Alongside these changes, the School also encouraged EDI training within their faculty. The goal was that by educating faculty on EDI practices and providing continuous training, faculty in turn would better support diverse students to succeed in engineering and would be better prepared to contribute to EDI as part of their service work.
Tracking progress and learning
The School reviewed merit processes in 2021, and tracked how many faculty were implementing processes in their labs taking into consideration EDI initiatives, such as implementing some EDI strategies in teaching materials (i.e. considering diversity when highlighting the works of scientists or in case studies), as well as representational diversity and gender parity of lab members.
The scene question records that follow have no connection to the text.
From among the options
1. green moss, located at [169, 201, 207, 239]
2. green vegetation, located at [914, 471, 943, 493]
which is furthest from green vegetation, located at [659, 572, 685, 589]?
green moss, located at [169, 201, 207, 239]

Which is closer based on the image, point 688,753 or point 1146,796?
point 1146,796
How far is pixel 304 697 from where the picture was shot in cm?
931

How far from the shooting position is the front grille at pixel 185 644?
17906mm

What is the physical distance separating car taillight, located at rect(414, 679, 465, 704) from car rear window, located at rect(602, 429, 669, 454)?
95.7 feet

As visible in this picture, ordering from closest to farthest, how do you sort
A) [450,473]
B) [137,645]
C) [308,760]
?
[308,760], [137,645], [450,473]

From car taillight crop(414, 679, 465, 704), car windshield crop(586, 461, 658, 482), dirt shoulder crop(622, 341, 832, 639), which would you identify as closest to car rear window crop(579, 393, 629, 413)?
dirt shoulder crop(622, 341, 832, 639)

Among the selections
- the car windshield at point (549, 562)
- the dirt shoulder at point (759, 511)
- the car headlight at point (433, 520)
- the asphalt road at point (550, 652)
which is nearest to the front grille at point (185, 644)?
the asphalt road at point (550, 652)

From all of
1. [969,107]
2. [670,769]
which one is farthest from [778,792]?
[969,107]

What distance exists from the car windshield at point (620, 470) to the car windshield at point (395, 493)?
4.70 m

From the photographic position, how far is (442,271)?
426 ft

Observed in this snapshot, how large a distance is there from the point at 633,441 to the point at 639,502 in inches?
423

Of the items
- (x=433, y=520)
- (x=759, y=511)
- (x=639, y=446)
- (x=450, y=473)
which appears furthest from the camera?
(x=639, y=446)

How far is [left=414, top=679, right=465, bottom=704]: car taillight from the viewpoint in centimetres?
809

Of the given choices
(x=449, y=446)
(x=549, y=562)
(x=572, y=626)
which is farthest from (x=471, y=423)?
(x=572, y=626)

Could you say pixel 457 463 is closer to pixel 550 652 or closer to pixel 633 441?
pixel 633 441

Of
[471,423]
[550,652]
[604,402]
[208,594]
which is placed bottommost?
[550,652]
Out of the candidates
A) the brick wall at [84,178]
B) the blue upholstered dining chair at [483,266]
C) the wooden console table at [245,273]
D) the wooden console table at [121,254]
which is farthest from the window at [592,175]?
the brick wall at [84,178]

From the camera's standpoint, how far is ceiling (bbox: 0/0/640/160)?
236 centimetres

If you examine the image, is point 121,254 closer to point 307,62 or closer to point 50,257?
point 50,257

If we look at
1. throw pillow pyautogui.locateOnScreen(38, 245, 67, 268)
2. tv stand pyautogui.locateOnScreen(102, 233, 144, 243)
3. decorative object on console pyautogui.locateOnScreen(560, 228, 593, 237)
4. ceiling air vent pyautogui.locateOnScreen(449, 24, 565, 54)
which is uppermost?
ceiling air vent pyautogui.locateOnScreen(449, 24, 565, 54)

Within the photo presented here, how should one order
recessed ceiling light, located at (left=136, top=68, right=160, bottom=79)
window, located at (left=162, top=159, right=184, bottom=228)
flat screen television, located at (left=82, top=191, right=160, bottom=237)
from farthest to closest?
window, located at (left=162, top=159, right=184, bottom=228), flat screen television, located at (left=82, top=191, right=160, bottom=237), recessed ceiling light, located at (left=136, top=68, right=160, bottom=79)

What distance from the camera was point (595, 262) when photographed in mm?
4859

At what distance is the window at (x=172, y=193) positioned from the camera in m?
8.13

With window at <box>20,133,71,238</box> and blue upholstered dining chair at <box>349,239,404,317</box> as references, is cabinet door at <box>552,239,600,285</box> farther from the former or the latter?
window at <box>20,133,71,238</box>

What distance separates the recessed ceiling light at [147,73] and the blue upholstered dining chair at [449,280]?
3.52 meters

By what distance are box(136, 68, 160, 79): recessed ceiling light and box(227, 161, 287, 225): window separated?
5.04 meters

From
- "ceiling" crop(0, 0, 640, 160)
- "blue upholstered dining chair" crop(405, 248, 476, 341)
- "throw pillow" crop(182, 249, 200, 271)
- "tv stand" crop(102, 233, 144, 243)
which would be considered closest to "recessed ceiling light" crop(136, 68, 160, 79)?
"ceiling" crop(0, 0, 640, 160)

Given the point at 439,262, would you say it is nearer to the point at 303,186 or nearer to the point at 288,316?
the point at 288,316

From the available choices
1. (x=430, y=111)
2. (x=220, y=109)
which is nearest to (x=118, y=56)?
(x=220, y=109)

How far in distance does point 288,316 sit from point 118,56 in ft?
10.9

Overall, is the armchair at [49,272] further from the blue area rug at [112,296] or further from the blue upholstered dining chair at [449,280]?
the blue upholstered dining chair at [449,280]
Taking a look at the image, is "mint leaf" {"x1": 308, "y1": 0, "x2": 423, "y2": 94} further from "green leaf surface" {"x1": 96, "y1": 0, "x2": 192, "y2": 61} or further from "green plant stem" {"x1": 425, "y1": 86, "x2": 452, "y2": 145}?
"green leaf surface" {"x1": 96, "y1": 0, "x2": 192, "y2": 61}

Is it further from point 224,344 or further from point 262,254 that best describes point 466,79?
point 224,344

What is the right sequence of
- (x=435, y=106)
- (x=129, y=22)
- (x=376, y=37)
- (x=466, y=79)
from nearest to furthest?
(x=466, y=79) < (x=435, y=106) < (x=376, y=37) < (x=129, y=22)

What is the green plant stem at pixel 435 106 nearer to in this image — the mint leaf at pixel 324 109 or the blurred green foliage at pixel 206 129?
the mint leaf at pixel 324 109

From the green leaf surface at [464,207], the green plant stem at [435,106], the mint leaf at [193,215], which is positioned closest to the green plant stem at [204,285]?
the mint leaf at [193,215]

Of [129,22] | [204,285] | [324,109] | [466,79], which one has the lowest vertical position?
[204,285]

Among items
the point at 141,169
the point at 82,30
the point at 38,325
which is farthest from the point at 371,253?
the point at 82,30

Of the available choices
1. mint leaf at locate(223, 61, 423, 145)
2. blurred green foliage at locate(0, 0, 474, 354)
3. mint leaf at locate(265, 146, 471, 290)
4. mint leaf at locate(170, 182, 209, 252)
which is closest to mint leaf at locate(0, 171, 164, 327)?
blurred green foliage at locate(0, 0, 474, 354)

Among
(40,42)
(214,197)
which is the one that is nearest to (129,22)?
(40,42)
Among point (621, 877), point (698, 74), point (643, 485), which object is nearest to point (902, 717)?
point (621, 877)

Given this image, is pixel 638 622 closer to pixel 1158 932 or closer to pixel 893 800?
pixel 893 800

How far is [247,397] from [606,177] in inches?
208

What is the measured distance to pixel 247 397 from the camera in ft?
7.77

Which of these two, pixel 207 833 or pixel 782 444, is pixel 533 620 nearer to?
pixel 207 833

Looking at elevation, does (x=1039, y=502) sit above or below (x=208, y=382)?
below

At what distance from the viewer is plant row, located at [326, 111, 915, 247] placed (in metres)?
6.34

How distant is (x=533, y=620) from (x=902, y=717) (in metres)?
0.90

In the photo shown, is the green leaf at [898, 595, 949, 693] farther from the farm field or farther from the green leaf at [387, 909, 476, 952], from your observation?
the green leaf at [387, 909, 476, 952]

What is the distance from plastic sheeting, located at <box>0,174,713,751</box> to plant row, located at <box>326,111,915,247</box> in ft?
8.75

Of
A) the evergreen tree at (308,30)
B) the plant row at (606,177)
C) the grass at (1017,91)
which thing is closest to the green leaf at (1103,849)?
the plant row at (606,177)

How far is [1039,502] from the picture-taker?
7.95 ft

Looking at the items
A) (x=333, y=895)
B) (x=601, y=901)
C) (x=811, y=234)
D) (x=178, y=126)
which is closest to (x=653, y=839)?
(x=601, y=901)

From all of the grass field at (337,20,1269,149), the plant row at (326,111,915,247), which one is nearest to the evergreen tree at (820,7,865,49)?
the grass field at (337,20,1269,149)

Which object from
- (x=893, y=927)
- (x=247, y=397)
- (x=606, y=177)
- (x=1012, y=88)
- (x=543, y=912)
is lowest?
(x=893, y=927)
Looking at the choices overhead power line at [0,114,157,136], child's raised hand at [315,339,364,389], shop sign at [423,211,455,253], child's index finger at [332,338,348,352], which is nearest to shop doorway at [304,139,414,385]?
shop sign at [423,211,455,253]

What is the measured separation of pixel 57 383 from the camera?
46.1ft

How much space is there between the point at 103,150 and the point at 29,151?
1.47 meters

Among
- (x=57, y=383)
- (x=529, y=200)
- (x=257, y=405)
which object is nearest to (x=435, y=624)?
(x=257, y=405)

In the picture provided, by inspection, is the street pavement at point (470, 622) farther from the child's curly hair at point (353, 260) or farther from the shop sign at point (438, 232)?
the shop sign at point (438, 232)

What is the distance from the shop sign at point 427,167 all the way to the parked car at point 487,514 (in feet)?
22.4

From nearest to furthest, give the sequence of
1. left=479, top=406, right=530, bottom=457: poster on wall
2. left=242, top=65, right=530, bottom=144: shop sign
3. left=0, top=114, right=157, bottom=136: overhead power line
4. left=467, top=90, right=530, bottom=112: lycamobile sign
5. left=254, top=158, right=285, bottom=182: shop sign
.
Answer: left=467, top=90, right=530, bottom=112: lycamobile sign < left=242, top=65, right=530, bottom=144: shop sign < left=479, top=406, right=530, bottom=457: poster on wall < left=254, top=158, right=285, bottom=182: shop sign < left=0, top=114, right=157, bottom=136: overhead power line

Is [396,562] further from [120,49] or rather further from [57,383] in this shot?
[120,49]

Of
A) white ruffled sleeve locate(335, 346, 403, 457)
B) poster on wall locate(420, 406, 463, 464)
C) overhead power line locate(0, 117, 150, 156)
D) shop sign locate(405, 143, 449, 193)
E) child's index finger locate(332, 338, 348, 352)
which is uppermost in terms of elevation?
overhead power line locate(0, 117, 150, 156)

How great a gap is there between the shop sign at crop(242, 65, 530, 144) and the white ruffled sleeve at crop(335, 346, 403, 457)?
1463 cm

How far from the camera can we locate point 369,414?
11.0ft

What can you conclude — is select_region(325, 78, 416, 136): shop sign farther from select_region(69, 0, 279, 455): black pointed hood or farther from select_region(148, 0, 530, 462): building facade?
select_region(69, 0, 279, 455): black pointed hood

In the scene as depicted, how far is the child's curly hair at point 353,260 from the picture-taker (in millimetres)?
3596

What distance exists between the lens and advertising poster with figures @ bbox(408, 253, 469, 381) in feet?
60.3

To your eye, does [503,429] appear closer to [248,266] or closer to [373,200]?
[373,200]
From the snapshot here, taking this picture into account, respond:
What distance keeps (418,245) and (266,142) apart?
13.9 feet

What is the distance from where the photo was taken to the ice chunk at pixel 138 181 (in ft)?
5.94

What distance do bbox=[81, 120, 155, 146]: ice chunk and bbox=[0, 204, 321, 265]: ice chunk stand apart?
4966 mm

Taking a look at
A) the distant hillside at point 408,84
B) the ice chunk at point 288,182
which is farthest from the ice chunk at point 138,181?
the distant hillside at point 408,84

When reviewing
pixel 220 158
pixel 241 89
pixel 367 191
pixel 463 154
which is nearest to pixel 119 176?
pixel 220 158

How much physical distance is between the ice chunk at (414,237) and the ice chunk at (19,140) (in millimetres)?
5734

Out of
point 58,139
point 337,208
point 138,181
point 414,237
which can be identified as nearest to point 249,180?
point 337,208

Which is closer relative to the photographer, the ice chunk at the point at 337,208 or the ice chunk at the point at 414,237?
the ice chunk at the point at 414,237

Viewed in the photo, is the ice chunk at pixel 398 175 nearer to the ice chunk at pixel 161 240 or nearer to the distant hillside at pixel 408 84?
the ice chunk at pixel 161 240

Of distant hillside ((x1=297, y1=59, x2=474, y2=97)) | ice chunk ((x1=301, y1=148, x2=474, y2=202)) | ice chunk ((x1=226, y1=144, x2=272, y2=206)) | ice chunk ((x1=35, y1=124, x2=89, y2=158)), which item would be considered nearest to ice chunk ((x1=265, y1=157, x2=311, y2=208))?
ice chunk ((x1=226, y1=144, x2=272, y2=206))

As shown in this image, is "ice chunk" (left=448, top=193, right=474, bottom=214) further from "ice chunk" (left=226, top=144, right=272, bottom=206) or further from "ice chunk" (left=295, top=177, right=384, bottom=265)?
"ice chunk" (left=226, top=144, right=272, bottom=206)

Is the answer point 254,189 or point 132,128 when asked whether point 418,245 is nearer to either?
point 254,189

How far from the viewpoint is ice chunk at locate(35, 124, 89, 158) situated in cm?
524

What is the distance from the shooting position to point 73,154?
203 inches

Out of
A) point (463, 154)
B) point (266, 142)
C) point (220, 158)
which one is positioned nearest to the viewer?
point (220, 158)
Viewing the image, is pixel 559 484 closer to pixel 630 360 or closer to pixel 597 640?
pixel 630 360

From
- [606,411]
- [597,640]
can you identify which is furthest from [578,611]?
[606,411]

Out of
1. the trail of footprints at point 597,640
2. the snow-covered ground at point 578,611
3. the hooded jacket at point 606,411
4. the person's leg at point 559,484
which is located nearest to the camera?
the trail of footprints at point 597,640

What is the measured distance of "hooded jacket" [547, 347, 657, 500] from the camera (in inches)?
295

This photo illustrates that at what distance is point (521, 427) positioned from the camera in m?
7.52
The School has also started to develop an EDI “library” of resource kits that can be signed out by labs around specific topics (eg. Terminology) which have been popular. Additional anonymous surveys will be sent out to gauge the full response.
The early stages of a new organization or structure can be an advantageous time to implement EDI initiatives and because the SBME was still relatively new as a School, there may have been more room to establish new practices instead of trying to change existing ones. Although at the beginning of the initiative, some faculty were concerned about how to go about adopting EDI initiatives in their activities and how to identify best practices, overall the response has been positive and many faculty have implemented changes that advance EDI in their work.